[Selected passage]
= = =

Spike Lee explores the painful history of Blackness in American warfare with this lengthy, but gripping, Vietnam epic.
Spike Lee’s long been obsessed with history: not just of America’s sordid relationship with race, but of the filmic traditions that are his, and our, cultural signposts. By centering Black people and Black lives in historical periods and film genres notorious for leaving them out, Lee engages in a welcome round of cinematic reparations. Coming off the back of a long-belated Oscar win for BlackKklansman, Lee’s newest joint Da 5 Bloods takes on another shibboleth of white American cinema: the Vietnam war and the American imperial machine. The results are as broad and big and unsubtle as Lee’s usual work, and it might be one of his most assured films to date.
The titular Bloods consist of Paul (Delroy Lindo), Otis (Clarke Peters), Eddie (Norm Lewis) and Melvin (Isaiah Whitlock Jr.), four Vietnam War vets returning to the country fifty years later on a mission to reclaim a shipment of gold bars they buried there to reclaim after the war. That’s not all; they’re there to track down the body of their slain brother “Stormin’ Norman” (Chadwick Boseman), who flashbacks reveal as the glue that held their ragtag group together. They’re joined by Paul’s estranged son David (Jonathan Majors), who forces himself onto the trip in a bid for reconnection with his father.
Lee’s all about balancing Black anguish with Black joy, Da 5 Bloods juggling solemn recollections of historical injustice (the disposability of Black soldiers in America’s wars throughout history, MLK’s assassination) with the gentle warmth of Black solidarity. The Bloods themselves provide a comforting conduit for the latter: as a collective, the ensemble gives you a very specific ‘boisterous Black uncles at the family gathering’ vibe, which is consistently hilarious. When we move further into the jungle, that dynamic gets more complicated and the fractures of their bond formed by shared trauma develop in interesting and organic ways – whilst never entirely losing that jokey dynamic. You’re really with them in all their highs and lows, stirred along by Terence Blanchard’s rousing score.
While this is technically an ensemble picture, and there isn’t a bad performance to be seen, three stars very clearly emerge: Peters’ level-headed Otis, Lindo’s trauma-ridden Paul, and Major’s fresh-faced outsider David. Peters is a sensitive, calm presence throughout, and works really well as a grounding force for the Bloods, especially in terms of his connection with the others. Majors is funny and endearing as an awkward son looking for his dad’s affection. He brings a youthful energy to the group which plays as a nice contrast to these older men.

= = =

[Required action 1]
In the Da 5 Bloods review, swap "shibboleth" for "sacred cow" and write out the text starting with "Spike Lee’s long" and going on through "films to date.".
[Required action 2]
Extend the Da 5 Bloods review by picking up right after its final sentence.
The data comes from a separate, unrelated source.

[Given records]
= = =

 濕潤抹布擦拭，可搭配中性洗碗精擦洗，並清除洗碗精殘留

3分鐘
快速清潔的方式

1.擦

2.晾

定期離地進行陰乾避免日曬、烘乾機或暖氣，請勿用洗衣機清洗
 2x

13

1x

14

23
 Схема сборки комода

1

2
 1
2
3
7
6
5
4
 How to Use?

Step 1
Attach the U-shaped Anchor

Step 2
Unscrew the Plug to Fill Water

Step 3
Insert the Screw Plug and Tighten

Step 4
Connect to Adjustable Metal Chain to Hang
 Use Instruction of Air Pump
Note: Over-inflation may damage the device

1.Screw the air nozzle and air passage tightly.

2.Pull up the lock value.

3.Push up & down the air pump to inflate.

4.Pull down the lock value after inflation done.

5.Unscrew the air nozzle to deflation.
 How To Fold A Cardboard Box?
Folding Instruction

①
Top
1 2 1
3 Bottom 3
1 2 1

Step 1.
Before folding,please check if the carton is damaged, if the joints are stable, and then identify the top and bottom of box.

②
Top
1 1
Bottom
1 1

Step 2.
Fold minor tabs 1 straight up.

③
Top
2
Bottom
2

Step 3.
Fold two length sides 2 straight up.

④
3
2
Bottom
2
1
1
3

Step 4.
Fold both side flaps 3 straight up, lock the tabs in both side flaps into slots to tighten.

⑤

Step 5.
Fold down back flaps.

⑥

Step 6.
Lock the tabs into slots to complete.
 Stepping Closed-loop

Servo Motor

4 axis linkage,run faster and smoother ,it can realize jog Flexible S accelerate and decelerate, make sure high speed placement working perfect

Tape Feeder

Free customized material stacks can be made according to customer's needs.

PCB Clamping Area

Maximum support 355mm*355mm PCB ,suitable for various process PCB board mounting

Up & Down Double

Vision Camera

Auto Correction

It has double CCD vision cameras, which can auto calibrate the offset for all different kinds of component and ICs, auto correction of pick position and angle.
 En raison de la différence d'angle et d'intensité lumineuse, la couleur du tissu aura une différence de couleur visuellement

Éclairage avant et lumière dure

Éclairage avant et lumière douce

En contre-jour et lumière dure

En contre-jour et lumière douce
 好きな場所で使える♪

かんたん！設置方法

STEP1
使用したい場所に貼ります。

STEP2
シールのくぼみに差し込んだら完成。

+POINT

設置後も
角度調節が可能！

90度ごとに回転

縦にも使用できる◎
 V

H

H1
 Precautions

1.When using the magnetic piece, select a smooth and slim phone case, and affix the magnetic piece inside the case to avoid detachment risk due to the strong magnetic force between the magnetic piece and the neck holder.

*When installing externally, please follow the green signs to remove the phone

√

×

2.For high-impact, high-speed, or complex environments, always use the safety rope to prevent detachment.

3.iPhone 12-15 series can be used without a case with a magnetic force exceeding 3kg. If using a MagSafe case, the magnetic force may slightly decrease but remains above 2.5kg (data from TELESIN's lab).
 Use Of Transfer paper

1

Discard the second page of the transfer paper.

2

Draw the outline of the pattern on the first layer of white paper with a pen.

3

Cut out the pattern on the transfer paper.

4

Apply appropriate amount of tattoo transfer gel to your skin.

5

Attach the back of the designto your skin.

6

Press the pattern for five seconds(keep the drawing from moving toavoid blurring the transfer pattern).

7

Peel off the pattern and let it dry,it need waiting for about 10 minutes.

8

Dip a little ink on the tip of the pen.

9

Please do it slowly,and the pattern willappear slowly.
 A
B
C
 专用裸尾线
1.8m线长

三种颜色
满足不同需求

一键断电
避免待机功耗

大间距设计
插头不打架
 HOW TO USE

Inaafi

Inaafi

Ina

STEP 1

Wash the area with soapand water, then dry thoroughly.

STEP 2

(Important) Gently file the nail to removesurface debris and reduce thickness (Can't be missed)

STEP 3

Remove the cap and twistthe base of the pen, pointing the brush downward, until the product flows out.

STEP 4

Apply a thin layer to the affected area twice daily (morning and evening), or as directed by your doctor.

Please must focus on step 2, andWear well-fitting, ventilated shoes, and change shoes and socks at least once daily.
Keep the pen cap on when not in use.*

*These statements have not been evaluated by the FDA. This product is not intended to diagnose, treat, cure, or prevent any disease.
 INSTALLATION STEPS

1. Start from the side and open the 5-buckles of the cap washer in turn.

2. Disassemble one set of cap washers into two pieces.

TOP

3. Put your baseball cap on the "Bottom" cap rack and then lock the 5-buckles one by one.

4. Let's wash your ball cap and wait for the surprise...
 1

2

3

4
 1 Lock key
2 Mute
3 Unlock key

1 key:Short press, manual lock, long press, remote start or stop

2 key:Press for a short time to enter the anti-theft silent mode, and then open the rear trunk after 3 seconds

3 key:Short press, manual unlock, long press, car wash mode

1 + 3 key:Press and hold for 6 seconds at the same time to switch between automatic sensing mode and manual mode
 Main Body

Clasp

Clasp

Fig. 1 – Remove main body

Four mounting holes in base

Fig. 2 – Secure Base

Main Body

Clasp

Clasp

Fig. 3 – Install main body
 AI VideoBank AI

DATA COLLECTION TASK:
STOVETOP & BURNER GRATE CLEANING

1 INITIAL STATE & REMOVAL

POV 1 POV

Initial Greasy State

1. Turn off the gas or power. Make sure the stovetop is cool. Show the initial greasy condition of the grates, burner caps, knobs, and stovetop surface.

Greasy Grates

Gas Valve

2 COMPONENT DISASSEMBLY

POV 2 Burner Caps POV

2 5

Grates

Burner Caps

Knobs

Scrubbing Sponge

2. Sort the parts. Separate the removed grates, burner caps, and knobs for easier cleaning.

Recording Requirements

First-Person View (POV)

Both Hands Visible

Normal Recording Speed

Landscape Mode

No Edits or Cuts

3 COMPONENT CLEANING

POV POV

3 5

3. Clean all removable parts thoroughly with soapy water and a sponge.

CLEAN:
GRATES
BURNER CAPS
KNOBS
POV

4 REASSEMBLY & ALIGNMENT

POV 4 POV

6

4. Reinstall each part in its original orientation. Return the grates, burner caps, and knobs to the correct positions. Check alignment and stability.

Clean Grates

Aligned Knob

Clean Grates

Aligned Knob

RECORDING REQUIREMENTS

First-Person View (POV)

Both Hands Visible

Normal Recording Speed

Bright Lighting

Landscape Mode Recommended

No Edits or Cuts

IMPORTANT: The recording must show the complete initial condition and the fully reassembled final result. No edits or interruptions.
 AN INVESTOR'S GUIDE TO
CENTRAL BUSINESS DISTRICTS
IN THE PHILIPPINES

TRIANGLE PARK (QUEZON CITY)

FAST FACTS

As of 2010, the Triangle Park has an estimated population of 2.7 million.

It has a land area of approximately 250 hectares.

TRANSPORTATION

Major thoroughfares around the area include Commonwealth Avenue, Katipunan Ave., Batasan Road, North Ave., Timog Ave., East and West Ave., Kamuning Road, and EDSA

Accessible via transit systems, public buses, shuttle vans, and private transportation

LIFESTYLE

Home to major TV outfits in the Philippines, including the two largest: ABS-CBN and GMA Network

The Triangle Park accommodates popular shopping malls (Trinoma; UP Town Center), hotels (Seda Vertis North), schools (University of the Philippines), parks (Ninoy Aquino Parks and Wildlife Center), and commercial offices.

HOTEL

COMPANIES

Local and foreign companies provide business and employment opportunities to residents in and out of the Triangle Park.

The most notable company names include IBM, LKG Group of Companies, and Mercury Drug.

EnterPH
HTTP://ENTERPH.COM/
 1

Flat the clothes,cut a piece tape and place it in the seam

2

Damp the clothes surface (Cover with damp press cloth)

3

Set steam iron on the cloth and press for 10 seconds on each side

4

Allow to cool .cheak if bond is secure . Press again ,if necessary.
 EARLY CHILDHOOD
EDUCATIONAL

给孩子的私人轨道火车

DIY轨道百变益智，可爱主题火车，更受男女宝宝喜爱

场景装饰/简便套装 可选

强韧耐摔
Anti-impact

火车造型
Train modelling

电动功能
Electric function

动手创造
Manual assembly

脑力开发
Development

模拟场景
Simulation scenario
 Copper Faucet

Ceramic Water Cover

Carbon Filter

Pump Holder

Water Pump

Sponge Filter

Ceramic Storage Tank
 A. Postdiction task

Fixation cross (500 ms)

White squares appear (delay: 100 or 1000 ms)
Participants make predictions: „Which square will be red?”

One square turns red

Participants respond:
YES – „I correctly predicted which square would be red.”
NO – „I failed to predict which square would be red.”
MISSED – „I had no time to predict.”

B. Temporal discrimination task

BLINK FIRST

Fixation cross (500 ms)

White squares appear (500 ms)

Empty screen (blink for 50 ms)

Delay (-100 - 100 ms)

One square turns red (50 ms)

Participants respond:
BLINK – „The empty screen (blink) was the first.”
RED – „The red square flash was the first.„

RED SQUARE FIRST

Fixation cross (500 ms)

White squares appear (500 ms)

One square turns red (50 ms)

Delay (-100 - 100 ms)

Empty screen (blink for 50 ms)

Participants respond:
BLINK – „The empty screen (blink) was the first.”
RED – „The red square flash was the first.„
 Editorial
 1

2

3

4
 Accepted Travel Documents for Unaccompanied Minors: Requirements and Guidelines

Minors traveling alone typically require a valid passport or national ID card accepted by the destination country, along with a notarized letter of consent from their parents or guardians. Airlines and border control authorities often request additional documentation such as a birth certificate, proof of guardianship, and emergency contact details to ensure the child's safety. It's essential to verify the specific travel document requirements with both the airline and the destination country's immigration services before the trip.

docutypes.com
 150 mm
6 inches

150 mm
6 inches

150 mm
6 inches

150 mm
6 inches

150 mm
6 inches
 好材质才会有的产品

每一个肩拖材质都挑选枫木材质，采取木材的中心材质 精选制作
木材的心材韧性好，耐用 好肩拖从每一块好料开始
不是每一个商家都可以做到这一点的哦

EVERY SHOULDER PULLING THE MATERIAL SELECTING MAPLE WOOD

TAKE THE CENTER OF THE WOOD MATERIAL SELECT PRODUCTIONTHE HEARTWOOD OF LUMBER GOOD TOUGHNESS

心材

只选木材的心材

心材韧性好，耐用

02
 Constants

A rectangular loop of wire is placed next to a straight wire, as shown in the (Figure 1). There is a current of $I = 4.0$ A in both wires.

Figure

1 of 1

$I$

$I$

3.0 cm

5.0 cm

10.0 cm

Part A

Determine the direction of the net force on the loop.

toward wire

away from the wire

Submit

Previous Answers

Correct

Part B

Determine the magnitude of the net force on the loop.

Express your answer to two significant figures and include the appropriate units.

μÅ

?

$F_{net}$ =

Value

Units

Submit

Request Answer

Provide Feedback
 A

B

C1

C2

= = =

[Answer section 1]
Spike Lee’s long been obsessed with history: not just of America’s sordid relationship with race, but of the filmic traditions that are his, and our, cultural signposts. By centering Black people and Black lives in historical periods and film genres notorious for leaving them out, Lee engages in a welcome round of cinematic reparations. Coming off the back of a long-belated Oscar win for BlackKklansman, Lee’s newest joint Da 5 Bloods takes on another sacred cow of white American cinema: the Vietnam war and the American imperial machine. The results are as broad and big and unsubtle as Lee’s usual work, and it might be one of his most assured films to date.

[Answer section 2]
Head and shoulders above the rest, though, is Lindo, as a constantly aggrieved Trump supporter who’s never reckoned with his own trauma. There are so many ways this could go wrong or become clownish, but Lindo manages to deftly swing between being hilarious, powerful and pitiful. It’s a performance that feels straight out of a Shakespearean tragedy, especially when he’s monologuing straight to camera, complete with theatrical lighting. One of his most incredible, raw moments is a messy screaming/laughing/crying rendition of The Lord’s Prayer as he trudges out of frame. Even when you can’t see him anymore, you can hear and feel the mix of pain and delirium in his voice. Paul feels like an expression of the fraught nature of devotion to a nation that hates and tortures you.
Lee is clearly interested in challenging the cultural myth of the Vietnam War and specifically complicates that by relating it to the role of Black people in this war. This happens both in the text and in the filmmaking itself. Thomas Newton Sigel’s cinematography switches from modern digital filming in the present, to 16mm and a different aspect ratio in the past, emulating old war footage and creating a dream-like version of this past (the original Bloods play their young selves, without an ounce of de-aging) which is consistently subverted. The grandeur of Blanchard’s phenomenal score also purposefully evokes the feeling of a war epic without ever succumbing to the spectacle.
To a lesser filmmaker, this would feel like cheap collage art; in Lee’s hands, it feels like reclamation.
We’re constantly reminded of the pain inflicted by the American soldiers on Vietnam, with scenes intercut with brutal images of war crimes, and frequently giving Vietnamese characters a voice to express ways the American war machine brutalized them. At the same time, we’re also shown the ways in which Black Americans were coerced into the war in disproportionate numbers whilst still being mistreated in the USA. Lee frequently intercuts the film with snippets of real contemporary footage of legendary Black figures who opposed the Vietnam war like Muhammad Ali and Malcolm X. We’re repeatedly brought back to images of the assasination of Martin Luther King and the nationwide riots that ensued in the wake of his death.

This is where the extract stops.